**Provided information**
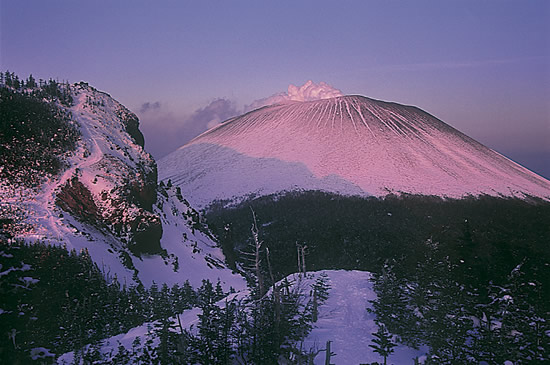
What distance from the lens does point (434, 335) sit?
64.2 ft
...
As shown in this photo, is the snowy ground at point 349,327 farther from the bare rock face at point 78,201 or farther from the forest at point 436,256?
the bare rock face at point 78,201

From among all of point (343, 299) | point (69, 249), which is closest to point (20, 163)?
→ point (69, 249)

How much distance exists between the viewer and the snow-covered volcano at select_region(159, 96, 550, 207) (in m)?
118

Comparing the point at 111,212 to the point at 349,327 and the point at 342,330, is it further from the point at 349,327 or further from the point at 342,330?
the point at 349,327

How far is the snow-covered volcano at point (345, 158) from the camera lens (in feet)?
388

**Task requirements**
Select every line in the listing above that contains the word "face" and copy each one in full. Only matches with the same capitalization count.

**Solved exercise**
As shown in this photo, is the snowy ground at point 349,327 farther from the bare rock face at point 78,201 or farther from the forest at point 436,256?
the bare rock face at point 78,201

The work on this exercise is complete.